Short problem → Turn everything from the line containing "From the alternatives" down to the end of the records into a numbered list, leaving out the blank lines.

---------- Task input ----------

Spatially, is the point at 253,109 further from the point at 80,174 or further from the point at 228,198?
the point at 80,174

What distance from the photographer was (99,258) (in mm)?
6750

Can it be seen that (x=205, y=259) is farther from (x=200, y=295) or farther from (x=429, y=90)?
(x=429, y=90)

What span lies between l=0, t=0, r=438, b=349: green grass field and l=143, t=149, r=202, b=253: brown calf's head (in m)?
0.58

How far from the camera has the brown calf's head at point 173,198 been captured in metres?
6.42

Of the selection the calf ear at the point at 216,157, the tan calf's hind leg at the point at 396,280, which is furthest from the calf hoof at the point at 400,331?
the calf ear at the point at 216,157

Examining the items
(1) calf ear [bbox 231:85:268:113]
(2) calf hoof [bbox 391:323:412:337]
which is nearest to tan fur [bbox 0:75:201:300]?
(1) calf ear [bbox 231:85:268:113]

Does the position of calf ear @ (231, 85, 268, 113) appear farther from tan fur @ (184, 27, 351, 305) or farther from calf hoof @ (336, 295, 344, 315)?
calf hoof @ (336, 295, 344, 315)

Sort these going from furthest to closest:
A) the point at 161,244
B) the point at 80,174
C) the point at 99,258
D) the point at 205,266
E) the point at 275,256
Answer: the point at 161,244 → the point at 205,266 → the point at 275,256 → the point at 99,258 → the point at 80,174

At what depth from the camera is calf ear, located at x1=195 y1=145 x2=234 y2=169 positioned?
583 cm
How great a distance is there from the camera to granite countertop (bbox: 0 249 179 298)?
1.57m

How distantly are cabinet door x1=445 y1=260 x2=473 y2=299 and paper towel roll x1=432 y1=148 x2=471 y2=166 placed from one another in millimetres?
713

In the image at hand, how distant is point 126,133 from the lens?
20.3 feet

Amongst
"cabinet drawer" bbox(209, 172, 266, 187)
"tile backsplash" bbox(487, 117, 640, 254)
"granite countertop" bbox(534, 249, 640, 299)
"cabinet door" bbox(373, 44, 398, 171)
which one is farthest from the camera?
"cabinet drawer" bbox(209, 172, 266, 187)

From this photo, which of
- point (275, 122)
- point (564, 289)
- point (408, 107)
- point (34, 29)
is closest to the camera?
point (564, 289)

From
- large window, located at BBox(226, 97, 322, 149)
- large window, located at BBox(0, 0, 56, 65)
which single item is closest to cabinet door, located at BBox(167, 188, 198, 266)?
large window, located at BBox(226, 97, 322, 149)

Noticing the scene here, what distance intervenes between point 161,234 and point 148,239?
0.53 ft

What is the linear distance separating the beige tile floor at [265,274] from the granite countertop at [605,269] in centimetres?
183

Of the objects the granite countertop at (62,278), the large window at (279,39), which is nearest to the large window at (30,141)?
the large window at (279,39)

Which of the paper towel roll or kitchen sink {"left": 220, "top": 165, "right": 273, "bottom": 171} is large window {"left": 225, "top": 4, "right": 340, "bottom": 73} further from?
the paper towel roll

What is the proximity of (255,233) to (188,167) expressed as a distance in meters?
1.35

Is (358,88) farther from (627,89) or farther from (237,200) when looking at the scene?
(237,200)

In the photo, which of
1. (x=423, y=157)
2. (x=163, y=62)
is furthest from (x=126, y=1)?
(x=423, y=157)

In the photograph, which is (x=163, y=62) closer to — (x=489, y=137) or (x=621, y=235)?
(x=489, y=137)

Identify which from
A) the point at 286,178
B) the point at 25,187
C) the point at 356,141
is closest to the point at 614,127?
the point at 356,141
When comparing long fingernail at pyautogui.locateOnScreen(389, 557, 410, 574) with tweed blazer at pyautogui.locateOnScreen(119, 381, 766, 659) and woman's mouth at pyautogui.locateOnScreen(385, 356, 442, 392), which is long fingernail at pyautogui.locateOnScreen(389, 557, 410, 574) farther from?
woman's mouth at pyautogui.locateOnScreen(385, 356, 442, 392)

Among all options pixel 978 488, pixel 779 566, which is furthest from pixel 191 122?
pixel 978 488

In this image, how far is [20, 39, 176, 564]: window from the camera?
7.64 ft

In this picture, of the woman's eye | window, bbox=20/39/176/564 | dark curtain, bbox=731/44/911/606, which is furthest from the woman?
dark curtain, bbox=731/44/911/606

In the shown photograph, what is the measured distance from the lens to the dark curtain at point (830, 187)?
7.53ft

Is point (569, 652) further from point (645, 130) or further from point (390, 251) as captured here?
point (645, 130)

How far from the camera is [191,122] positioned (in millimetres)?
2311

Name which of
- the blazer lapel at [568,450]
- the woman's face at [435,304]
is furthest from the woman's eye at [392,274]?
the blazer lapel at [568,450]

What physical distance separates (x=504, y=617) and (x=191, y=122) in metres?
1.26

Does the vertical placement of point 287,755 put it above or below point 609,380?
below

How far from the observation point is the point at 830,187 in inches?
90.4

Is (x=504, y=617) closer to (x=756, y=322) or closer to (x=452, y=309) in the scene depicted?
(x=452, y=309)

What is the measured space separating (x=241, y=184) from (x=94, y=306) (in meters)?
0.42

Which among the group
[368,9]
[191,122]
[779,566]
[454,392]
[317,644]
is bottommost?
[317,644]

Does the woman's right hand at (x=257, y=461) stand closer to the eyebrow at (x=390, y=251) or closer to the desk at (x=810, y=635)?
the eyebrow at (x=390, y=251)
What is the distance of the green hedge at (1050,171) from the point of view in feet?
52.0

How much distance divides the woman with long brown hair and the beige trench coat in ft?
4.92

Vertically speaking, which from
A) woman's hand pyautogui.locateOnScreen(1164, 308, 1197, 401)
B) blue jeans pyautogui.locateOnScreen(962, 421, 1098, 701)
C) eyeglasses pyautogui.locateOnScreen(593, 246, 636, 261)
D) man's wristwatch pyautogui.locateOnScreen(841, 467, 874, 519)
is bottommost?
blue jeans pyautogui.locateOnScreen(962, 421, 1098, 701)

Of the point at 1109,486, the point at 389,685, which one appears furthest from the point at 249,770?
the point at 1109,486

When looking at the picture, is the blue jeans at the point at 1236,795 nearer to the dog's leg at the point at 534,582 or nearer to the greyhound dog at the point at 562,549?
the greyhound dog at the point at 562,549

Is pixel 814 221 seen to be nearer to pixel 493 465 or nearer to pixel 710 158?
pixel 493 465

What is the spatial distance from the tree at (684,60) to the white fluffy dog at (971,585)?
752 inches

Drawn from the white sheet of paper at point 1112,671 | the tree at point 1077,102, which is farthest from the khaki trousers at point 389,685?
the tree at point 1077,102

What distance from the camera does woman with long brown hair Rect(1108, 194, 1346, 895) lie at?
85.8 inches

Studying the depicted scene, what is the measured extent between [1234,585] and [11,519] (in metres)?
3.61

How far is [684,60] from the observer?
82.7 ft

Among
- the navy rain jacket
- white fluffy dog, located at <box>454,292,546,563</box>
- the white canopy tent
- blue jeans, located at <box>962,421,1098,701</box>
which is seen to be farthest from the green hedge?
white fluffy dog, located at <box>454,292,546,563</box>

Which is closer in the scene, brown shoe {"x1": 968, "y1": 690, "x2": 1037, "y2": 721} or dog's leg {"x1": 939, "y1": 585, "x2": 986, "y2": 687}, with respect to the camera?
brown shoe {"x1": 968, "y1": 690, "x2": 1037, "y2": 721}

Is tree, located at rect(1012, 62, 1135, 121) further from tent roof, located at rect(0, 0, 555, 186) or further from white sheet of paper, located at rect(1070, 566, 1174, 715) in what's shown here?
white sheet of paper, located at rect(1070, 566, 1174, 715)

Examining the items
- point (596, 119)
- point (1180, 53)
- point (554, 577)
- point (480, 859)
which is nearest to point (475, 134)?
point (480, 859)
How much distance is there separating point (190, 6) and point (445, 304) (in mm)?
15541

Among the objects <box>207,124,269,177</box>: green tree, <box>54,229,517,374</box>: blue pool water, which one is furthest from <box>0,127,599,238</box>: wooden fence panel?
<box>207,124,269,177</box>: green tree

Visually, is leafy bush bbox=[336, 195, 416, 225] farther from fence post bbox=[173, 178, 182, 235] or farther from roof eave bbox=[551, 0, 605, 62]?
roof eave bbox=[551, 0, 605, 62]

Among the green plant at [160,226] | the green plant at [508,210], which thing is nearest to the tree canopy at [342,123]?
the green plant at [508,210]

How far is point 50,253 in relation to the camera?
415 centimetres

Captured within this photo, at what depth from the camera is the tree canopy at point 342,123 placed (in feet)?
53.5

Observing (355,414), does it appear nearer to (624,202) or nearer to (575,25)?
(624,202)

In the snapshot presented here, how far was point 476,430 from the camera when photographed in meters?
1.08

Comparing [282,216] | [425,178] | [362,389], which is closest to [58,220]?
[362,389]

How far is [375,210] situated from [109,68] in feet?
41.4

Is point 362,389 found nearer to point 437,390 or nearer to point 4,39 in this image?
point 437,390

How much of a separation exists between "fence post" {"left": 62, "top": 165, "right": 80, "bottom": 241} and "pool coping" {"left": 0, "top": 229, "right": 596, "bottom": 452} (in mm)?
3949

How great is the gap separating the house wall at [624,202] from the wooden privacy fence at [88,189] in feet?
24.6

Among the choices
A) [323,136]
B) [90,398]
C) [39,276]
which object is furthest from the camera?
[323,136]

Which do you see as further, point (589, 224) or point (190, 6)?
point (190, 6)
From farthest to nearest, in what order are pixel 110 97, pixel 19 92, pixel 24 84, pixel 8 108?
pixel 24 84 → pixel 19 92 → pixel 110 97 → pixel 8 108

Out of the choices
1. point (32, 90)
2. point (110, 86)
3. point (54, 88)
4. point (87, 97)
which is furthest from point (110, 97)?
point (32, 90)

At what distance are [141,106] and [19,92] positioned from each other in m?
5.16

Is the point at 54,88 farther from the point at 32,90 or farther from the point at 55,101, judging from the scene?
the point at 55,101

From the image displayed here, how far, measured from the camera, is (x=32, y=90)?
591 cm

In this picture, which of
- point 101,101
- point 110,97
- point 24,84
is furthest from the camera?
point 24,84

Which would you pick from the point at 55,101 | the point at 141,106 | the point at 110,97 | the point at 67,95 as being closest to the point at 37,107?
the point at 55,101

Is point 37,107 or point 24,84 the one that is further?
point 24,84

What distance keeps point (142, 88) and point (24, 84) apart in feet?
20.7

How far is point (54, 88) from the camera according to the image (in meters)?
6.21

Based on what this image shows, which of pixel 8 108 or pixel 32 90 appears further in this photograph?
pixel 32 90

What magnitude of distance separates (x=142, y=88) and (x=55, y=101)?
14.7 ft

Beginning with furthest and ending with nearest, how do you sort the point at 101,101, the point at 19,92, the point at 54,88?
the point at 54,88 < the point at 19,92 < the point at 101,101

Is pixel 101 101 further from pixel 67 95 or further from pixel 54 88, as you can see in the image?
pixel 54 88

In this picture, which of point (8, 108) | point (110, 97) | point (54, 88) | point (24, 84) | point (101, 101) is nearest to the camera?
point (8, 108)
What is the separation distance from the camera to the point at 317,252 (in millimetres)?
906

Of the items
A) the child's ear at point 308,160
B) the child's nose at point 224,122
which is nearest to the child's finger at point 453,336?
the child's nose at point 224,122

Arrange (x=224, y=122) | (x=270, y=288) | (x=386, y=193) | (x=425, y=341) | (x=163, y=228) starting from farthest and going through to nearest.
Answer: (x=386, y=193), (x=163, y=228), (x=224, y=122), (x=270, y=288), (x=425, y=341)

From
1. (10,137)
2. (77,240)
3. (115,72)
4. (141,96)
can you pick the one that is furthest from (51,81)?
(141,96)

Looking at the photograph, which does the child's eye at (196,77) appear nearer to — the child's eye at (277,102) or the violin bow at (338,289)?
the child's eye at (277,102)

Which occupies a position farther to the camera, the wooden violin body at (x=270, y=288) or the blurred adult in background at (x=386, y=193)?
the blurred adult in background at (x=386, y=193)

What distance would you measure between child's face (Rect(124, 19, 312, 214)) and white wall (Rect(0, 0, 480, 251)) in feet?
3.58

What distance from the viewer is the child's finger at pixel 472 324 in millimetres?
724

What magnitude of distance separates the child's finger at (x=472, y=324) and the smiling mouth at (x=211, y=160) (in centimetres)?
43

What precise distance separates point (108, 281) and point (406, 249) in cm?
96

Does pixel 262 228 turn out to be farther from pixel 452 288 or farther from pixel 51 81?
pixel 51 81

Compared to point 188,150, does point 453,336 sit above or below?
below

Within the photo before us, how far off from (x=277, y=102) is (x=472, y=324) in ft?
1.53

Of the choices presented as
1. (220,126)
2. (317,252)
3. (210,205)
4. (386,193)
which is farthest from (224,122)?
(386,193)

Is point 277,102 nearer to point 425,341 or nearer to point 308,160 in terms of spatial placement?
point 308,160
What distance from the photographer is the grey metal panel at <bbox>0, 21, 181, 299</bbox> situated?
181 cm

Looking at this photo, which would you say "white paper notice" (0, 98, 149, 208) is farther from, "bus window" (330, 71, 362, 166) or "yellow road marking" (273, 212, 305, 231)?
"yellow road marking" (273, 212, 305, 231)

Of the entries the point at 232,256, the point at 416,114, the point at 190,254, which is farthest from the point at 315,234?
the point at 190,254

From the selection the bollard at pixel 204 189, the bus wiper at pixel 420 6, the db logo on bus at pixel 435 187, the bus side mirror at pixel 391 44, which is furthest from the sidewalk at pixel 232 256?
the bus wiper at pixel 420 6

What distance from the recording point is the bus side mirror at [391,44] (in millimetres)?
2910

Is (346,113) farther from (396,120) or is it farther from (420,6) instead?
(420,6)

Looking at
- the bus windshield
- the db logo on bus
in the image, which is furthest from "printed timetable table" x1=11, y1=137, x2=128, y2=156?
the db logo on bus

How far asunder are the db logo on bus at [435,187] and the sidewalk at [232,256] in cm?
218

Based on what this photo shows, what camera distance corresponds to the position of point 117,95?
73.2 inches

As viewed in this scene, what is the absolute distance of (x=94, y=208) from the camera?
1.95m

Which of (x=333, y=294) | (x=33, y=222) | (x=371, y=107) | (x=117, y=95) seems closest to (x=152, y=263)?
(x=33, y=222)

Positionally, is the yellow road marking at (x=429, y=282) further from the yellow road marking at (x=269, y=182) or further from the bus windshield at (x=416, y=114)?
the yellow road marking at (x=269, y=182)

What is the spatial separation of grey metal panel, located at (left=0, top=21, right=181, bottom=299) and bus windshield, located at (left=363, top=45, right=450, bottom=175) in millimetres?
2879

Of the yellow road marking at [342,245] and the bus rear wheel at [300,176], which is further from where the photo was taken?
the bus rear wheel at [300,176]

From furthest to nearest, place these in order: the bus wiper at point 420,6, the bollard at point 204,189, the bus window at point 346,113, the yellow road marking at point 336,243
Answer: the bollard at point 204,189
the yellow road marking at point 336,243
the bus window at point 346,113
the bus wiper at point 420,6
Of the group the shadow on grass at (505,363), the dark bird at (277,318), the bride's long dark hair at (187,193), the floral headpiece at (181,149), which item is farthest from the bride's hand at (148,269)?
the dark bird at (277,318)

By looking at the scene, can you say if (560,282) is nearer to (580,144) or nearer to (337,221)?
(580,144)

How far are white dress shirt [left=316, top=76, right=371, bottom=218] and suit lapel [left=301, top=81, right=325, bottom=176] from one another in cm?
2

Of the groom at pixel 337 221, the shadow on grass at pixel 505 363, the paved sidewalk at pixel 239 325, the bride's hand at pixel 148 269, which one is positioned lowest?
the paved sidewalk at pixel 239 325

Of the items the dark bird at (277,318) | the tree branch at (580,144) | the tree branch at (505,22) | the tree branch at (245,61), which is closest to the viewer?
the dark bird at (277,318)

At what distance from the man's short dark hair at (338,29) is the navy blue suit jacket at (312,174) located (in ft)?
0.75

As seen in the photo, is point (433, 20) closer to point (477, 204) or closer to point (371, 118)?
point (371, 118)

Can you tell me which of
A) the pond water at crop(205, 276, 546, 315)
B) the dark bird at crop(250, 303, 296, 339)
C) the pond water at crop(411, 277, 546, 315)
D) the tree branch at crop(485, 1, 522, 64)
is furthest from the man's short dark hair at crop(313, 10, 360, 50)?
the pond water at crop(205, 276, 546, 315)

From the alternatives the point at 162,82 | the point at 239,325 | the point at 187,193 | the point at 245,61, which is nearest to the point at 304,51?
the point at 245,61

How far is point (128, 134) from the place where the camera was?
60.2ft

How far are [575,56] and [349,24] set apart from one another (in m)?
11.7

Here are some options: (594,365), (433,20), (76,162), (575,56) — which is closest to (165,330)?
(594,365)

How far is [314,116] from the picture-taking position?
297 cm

----------

Full answer →
1. From the alternatives the point at 162,82 | the point at 239,325 | the point at 187,193 | the point at 245,61, which is nearest to the point at 304,51?
2. the point at 245,61
3. How far is point (128, 134) from the place where the camera was?
4. 60.2ft
5. How far are [575,56] and [349,24] set apart from one another (in m)?
6. 11.7
7. Here are some options: (594,365), (433,20), (76,162), (575,56) — which is closest to (165,330)?
8. (594,365)
9. How far is [314,116] from the picture-taking position?
10. 297 cm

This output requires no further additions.